Roots Manuva – 4everevolution

January 01, 1970

(Big Dada)


Roots Manuva’s style has never fit into the UK grime hip-hop
scene, but he’s never intended it to. Manuva’s playbook draws much more from
American rap music, as well as dub, reggae, ska, funk, and punk, than
contemporaries like Dizzee Rascal and Kano. All of these influences are on
display on his new album,  4everevolution,
a sprawling affair that at an hour long could stand for some fat trimming.


Still, there are moments of flash and steady talent, such as
“Who Goes There,” a track built upon a reggae beat and a warbling synth line.
Manuva’s deep voice always lends his words authority, whether he’s speaking to
social ills or simply crafting a party jam. He tends to lean towards the
former, with better results. “Watch Me Dance” rides a synth-laden dance beat
over and over while Manuva tries his hand at singing. The man doesn’t need or
use Auto Tune, a commendable feat in pop music, but he raps better than he
croons. And you can find his singing all over the album, most prominently on a
song like “The Throes Of It.” Over what sounds like live instrumentation,
Manuva eschews hip-hop almost entirely to produce an experimental electronic
rock song, complete with upper register harmonies and soulful, wailing vocals.

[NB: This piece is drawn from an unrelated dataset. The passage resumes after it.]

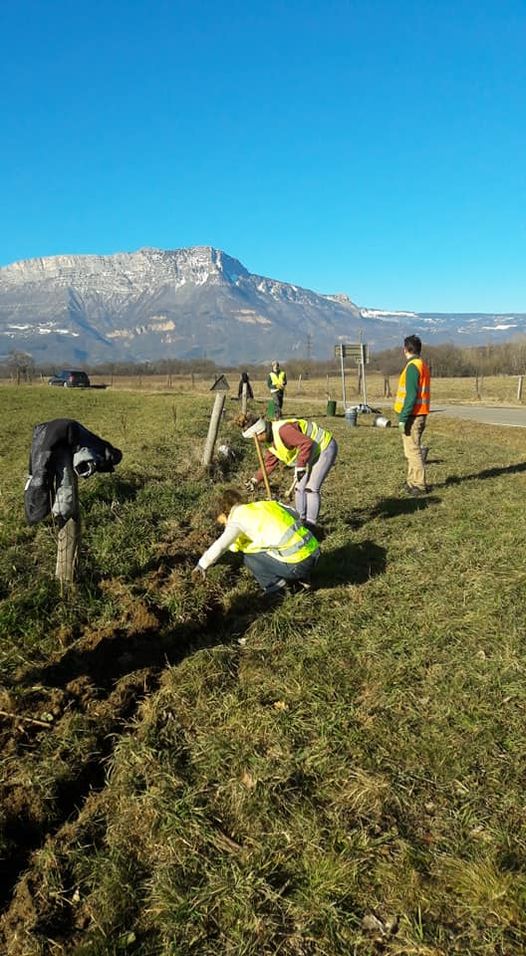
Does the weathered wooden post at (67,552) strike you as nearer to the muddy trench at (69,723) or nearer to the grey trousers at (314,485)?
the muddy trench at (69,723)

The problem with 4everevolution is that it takes too
long to get to the good moments. Much of the album seems packed with solid but
unmemorable hip-hop tracks, with a uniform sound and production style.
Especially for an American audience, Manuva’s British-meets-Caribbean
sensibility sounds new and refreshing at first. But when played over the course
of the entire record, it begins to lose some of its luster. Roots Manuva has
put out much better albums than this one, and let’s hope this is just a
stumble, not the beginning of a downhill descent.